Detailed breakdown of all 5 null annotations:
ReLiSyR-MND in vivo review (2 annotations)¶
Question: "What is the drug being tested?" — study-level, root, user-created AnswerArray question.
| Study | Annotator | Annotation Created (UTC) | Session Created (UTC) | Notes |
|---|---|---|---|---|
| The AMPA receptor antagonist NBQX prolongs survival in a transgenic mouse model of ALS | jennagregory488@gmail.com | 2017-06-26 21:14 | 2017-06-26 21:14 | (none) |
| Effect of physical exercise and anabolic steroid treatment on spinal motoneurons and surrounding glia of wild-type and ALS mice | malcolm.macleod@ed.ac.uk | 2017-08-25 17:57 | 2017-08-25 17:57 | (none) |
Separating surgery from stroke... (2 annotations)¶
Question: "Why have you excluded this study?" — study-level, root, user-created AnswerArray question.

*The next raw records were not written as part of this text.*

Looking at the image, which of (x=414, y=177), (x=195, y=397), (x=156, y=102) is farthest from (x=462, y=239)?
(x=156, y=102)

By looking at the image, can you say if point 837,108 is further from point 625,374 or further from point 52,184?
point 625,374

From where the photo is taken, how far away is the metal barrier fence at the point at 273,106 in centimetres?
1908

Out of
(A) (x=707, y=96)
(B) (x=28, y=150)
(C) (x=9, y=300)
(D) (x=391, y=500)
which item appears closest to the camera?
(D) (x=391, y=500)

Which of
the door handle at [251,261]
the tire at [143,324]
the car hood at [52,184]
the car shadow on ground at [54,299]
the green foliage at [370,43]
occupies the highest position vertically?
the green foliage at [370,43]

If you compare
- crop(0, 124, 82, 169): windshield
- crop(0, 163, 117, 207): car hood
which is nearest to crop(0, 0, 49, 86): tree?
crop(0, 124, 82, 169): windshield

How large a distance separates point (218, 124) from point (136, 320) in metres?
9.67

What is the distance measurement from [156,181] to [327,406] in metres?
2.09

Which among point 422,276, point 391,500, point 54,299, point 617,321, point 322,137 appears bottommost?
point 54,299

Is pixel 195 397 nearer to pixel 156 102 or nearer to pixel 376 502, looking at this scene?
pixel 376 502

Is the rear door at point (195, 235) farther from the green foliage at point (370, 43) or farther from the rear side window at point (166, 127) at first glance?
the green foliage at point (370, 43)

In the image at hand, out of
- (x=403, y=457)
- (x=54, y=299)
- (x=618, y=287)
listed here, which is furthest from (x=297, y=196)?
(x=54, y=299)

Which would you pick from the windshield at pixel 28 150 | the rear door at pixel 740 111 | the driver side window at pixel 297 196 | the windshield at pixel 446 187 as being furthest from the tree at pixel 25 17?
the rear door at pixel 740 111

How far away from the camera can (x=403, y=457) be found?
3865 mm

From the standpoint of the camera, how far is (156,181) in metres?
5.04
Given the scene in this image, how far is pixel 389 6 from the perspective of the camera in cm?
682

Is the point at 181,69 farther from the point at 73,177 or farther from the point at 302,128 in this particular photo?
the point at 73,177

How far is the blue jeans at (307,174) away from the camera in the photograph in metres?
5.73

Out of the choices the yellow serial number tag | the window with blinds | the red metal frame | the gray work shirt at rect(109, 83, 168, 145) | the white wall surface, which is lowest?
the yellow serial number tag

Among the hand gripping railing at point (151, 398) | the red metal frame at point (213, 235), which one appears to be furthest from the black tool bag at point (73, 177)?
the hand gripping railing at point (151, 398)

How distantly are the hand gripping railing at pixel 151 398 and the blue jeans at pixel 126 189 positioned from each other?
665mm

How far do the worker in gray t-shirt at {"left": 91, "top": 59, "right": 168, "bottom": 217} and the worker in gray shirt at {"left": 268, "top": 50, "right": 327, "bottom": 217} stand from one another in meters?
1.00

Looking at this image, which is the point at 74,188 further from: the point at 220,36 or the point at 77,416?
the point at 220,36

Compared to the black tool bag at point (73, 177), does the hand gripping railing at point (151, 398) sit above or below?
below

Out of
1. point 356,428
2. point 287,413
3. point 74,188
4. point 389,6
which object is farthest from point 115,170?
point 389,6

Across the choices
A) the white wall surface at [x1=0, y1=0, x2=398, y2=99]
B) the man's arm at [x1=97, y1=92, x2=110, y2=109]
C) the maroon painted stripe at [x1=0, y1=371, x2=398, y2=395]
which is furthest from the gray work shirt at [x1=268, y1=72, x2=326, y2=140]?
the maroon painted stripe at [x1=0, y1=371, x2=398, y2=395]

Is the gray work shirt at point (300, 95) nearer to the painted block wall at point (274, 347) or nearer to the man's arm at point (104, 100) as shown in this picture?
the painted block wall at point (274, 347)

| Study | Annotator | Annotation Created (UTC) | Session Created (UTC) | Notes |
|---|---|---|---|---|
| Magnetic resonance tracking of transplanted stem cells in rat brain and spinal cord | tyrafraser16@gmail.com | 2019-02-12 02:55 | 2019-02-12 02:55 | (none) |
| Compartmentation of acid-base balance in brain during complete ischemia | ash.russell@utas.edu.au | 2019-05-01 05:15 | 2019-05-01 05:15 | (none) |
little DOMS (1 annotation)¶
Question: "Pdf Graphs" — outcome-level subquestion, hidden system question.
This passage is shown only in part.